YOUR ASSIGNMENT: Your reproduction of the entries should be exact and should contain no pictures.

[Data entries]
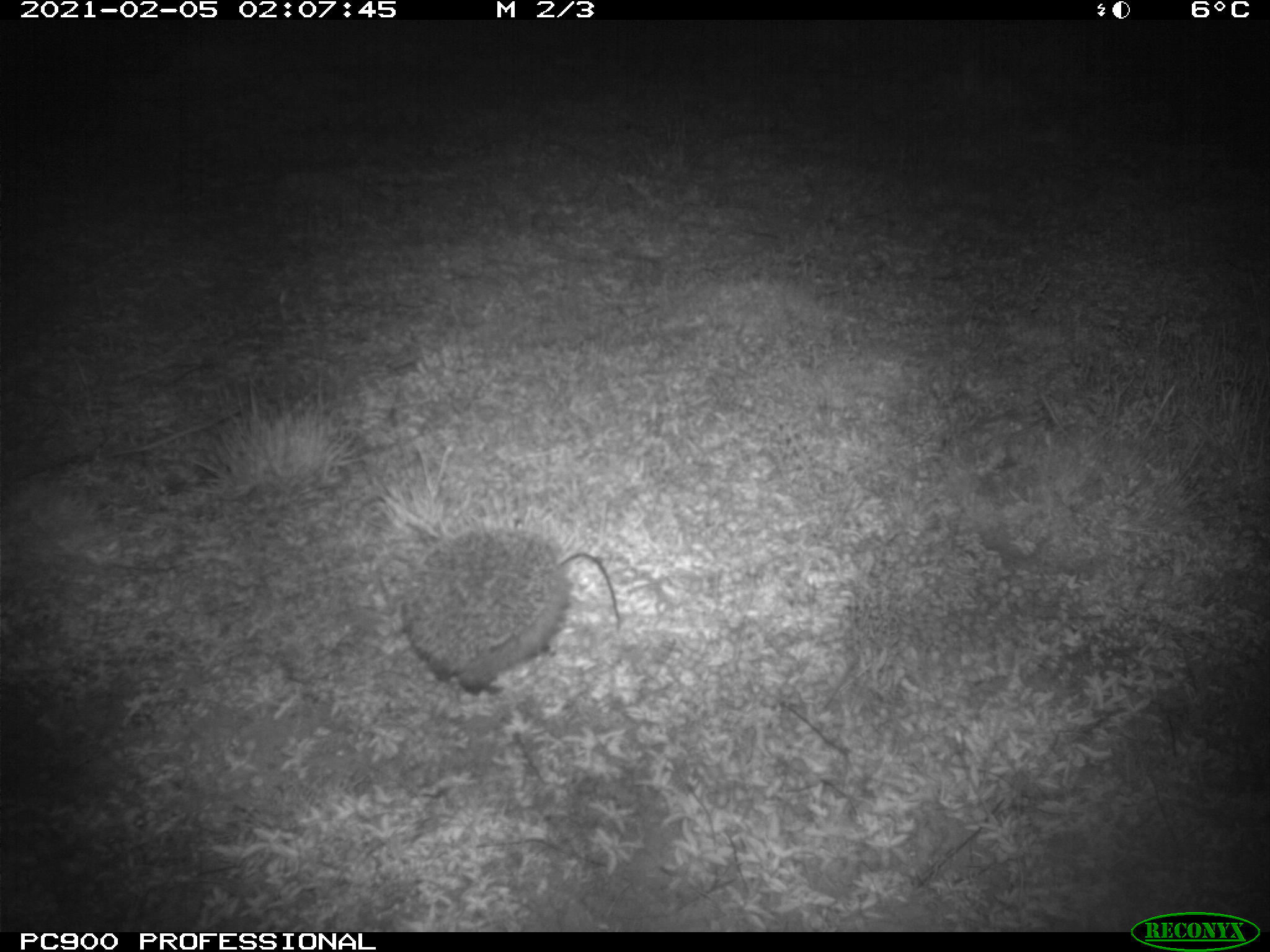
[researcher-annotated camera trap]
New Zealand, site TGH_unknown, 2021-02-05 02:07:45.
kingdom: Animalia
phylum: Chordata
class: Mammalia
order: Eulipotyphla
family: Erinaceidae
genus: Erinaceus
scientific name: Erinaceus europaeus europaeus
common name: european hedgehog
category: hedgehog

SOLUTION TO THIS TASK:
[researcher-annotated camera trap]
New Zealand, site TGH_unknown, 2021-02-05 02:07:45.
kingdom: Animalia
phylum: Chordata
class: Mammalia
order: Eulipotyphla
family: Erinaceidae
genus: Erinaceus
scientific name: Erinaceus europaeus europaeus
common name: european hedgehog
category: hedgehog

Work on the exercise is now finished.